### PASSAGE PROVIDED
[START]

# Schwinn Script Front Hub Question



## GTs58 (Dec 3, 2016)

Does anyone know when Schwinn outsourced their front hubs that had the _Schwinn_ script in cursive and to what manufacturer? I usually don't collect any Schwinn middleweights later than 1963 so this hub strikes me as odd. The old style script on the Schwinn made hubs with the added APPROVED in block letters. The hub was laced up to a center stamped S-7. This looks like the Schwinn made hub but apparently it's not.


----------



## PCHiggin (Dec 4, 2016)

Probably Union Of Germany. The axle is probably Metric M8X1.The hex could be Metric M14-15 (I have both) or SAE 9/16" They did make Metric threaded axles with an SAE hex.I have one just like yours,its on a center stamped S-7.It has a 9/16" hex on one side and an M14 on the other....I think they outsourced all of their hubs.


----------



## GTs58 (Dec 4, 2016)

The hub in my picture is a spitting image of the Schwinn made hub other than the *Approved* engraving. Schwinn built many of their hubs including the front and rear expander brake hubs and all their bearings, races, axles and cups. Before the Weinmann caliper brakes and levers were used, Schwinn made those too.
I'm still confused about this Schwinn hub being copied and made out of house.


----------



## SirMike1983 (Dec 4, 2016)

[END]

### WORK REQUIRED
Continue the Schwinn script front hub thread from where it stops.

### INFORMATION SHOWN
[START]

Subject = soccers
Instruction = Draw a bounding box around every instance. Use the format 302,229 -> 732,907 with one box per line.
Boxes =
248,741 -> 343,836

[END]

### IN RESPONSE
PCHiggin said:


> Probably Union Of Germany. The axle is probably Metric M8X1.The hex could be Metric M14-15 (I have both) or SAE 9/16" They did make Metric threaded axles with an SAE hex.I have one just like yours,its on a center stamped S-7.It has a 9/16" hex on one side and an M14 on the other....I think they outsourced all of their hubs.




Could be. I had a middle weight with a hub like that several years ago and it did look Union-made to me-- a lot like a Union front hub I had in my parts box.


----------



## GTs58 (Dec 4, 2016)

The Union made hubs do not look the same as the Schwinn made hubs.


----------



## PCHiggin (Dec 4, 2016)

Well, A Metric hub that old,most likely isnt domestic.Maybe Sachs?


----------



## PCHiggin (Dec 4, 2016)

Try searching @ Schwinnbikeforum.com


----------



## GTs58 (Dec 4, 2016)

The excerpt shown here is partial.